Implementation:Datajuicer Data juicer OPEnvSpec And LazyLoader
| Knowledge Sources | |
|---|---|
| Domains | Data_Engineering, DevOps |
| Last Updated | 2026-02-14 17:00 GMT |
Overview
Concrete tools for managing operator dependencies via lazy loading and isolated environments provided by the Data-Juicer framework.
Description
OPEnvSpec defines per-operator environment specifications including pip package requirements, environment variables, and working directory. It is used by the OPEnvManager to create isolated uv-based virtual environments for each operator in Ray distributed mode.
LazyLoader provides deferred module imports that delay actual import until first attribute access. If the module is not installed, it can auto-install it via pip or uv.
Usage
Set _requirements class attribute on operators for Ray isolated environments.
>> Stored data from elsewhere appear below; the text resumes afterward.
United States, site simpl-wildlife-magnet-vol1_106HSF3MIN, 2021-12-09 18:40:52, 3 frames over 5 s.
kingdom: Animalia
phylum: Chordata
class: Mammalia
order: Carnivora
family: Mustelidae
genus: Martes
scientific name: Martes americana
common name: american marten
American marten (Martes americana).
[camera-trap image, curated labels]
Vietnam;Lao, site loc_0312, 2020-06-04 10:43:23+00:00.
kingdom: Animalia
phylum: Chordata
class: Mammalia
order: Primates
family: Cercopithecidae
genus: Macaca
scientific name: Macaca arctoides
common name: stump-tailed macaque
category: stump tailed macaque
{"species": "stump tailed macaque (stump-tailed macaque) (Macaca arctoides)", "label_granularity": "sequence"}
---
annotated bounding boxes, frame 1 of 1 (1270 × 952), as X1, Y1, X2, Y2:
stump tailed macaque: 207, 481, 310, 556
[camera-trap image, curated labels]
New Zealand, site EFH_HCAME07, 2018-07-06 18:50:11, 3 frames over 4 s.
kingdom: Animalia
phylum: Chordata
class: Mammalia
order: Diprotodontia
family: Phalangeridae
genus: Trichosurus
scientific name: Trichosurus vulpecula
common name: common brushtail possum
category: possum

Use LazyLoader for expensive or optional imports in operator files.
Code Reference
Source Location
- Repository: data-juicer
- File: data_juicer/ops/op_env.py (OPEnvSpec), data_juicer/utils/lazy_loader.py (LazyLoader)
- Lines: op_env.py:L129-159, lazy_loader.py:L41-469
Signature
class OPEnvSpec:
def __init__(
self,
pip_pkgs=None,
env_vars=None,
working_dir=None,
backend='uv',
**kwargs
):
"""
Args:
pip_pkgs: List of pip requirements (e.g. ['torch>=2.0']).
env_vars: Dict of environment variables.
working_dir: Working directory for the operator.
backend: Package manager ('uv' or 'pip').
"""
class LazyLoader:
def __init__(self, module_name: str):
"""
Create a lazy module proxy.
Args:
module_name: Module to import on first access.
"""
Import
from data_juicer.ops.op_env import OPEnvSpec
from data_juicer.utils.lazy_loader import LazyLoader
I/O Contract
Inputs
| Name | Type | Required | Description |
|---|---|---|---|
| pip_pkgs | List[str] | No | Pip requirement strings |
| module_name | str | Yes (LazyLoader) | Python module name to lazy-import |
Outputs
| Name | Type | Description |
|---|---|---|
| env_spec | OPEnvSpec | Environment specification for Ray isolated env |
| module_proxy | LazyLoader | Proxy that imports module on first use |
Usage Examples
LazyLoader Usage
from data_juicer.utils.lazy_loader import LazyLoader
# Deferred import - does not actually import torch
torch = LazyLoader('torch')
# Later, first attribute access triggers real import
tensor = torch.zeros(3, 3) # torch is imported here
OPEnvSpec for Ray Mode
from data_juicer.ops.base_op import OPERATORS, Mapper
@OPERATORS.register_module('my_ml_mapper')
class MyMLMapper(Mapper):
# Declare dependencies for Ray isolated environment
_requirements = ['torch>=2.0', 'transformers>=4.30', 'scipy']
def process_single(self, sample):
import torch # Available in isolated env
# ... process
return sample